Dushara is not the heaviest thing McDowell has lifted. That would be the
90-ton steam engine he installed in Traverse City. Nor is Dushara the most
awkward thing he has handled. That would be the Blue Whale skeleton, which
long hung at the main entrance of the old Grand Rapids Public Museum - and
which West Shore moved and hung in its new spot at the Grand Rapids Public
Museum Van Andel Center.
Dushara does, however, present some special challenges to the rigging
company.
"The relics are old, so you have to take special care," says Paul Christenson,
a West Shore installer who is working with McDowell.
"You don't touch it with your hands," says McDowell of the bust. "Your oils
out of your hands can stain the stone.

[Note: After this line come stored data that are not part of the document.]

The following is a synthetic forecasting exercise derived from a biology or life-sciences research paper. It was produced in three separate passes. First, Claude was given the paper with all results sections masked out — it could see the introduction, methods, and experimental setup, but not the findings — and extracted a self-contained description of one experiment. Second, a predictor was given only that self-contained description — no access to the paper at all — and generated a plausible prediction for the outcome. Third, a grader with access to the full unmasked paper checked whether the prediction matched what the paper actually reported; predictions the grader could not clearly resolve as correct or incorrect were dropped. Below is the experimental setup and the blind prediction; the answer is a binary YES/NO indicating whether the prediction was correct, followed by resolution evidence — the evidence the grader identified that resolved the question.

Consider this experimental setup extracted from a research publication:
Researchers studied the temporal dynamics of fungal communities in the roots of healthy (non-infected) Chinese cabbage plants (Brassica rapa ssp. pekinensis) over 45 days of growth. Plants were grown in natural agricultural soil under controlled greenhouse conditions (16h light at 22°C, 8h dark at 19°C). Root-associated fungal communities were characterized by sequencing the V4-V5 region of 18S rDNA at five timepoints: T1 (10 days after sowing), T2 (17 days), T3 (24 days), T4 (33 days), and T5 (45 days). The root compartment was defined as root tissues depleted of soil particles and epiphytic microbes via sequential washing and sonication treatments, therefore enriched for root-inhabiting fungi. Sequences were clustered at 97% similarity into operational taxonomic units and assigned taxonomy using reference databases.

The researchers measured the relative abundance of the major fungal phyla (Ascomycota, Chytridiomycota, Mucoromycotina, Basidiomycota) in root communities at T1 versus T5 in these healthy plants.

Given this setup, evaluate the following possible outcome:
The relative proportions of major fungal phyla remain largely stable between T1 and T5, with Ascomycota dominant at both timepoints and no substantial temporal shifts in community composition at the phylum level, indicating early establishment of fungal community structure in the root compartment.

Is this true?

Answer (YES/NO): NO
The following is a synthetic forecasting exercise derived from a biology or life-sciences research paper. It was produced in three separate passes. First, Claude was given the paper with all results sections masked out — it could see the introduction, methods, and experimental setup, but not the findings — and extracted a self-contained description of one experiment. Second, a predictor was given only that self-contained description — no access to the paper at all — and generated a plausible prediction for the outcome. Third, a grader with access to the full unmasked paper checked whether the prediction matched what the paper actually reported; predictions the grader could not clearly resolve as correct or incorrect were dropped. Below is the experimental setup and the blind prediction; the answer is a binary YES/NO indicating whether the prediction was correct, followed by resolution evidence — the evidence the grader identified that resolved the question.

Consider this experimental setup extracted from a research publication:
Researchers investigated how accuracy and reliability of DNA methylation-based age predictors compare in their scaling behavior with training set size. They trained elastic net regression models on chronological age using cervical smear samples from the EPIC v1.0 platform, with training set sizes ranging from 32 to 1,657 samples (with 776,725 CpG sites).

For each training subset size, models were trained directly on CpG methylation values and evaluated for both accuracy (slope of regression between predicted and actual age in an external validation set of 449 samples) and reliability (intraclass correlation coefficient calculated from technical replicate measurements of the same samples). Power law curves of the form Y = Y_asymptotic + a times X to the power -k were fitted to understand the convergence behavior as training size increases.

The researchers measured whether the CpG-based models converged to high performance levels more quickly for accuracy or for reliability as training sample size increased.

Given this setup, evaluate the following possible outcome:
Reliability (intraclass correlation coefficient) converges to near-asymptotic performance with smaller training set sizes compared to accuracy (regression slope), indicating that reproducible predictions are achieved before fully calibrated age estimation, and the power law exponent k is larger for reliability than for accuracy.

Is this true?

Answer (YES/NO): YES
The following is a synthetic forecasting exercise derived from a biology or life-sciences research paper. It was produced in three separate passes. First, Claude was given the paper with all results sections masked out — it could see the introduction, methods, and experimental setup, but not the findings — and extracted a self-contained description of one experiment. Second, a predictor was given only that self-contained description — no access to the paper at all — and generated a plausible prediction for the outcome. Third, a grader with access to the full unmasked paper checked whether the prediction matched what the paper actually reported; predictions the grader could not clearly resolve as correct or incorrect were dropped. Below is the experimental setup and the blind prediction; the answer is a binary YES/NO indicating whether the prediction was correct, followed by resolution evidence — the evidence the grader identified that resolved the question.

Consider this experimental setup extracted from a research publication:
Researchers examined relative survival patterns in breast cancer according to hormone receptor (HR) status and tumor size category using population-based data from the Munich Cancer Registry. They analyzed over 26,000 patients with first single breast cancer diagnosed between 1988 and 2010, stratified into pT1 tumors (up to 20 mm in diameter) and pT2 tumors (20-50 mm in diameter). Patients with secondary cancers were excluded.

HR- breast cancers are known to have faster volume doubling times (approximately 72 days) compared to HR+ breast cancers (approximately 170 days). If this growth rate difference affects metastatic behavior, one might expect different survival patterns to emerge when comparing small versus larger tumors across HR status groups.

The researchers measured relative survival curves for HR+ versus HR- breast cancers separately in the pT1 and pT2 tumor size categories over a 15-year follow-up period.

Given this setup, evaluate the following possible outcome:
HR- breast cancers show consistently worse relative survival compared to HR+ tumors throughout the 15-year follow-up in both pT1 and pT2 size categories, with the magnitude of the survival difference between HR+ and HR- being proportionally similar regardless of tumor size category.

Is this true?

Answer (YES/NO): NO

And you have to be careful where you're
putting the rigging equipment, because some of it (the artifacts) is quite
frail and some of it has been put back together. You have to be so careful that
you don't crush it or break a little piece of it."
The answer, both men say, is to know your equipment and know exactly what
you're lifting.
And the rigging of Petra: Lost City of Stone was eased, they say, by how the
exhibition was packed. Each relic arrived with its proper rigging straps packed
in its crate.
"Fortunately, we've been able to lean on the expertise of two world-class
institutions that have put this exhibit together," says Joel Zwart, Calvin's
director of exhibitions and the on-site curator for Petra: Lost City of Stone
together.
The exhibition is a collaborative effort of the Cincinnati Art Museum and the
American Museum of Natural History in New York. Cincinnati has lent Calvin
several personnel, including chief preparator Chris Williams, to make sure
Calvin's exhibition is properly and safely installed.
Zwart was quick to praise West Shore's crew.
"It was one of those things that was providential," Zwart says. "We needed a
rigging company, and there was one right here in town. And their references
were great. It's nice to have a company with experience in moving things like
trains because you know it's going to be able to move rocks."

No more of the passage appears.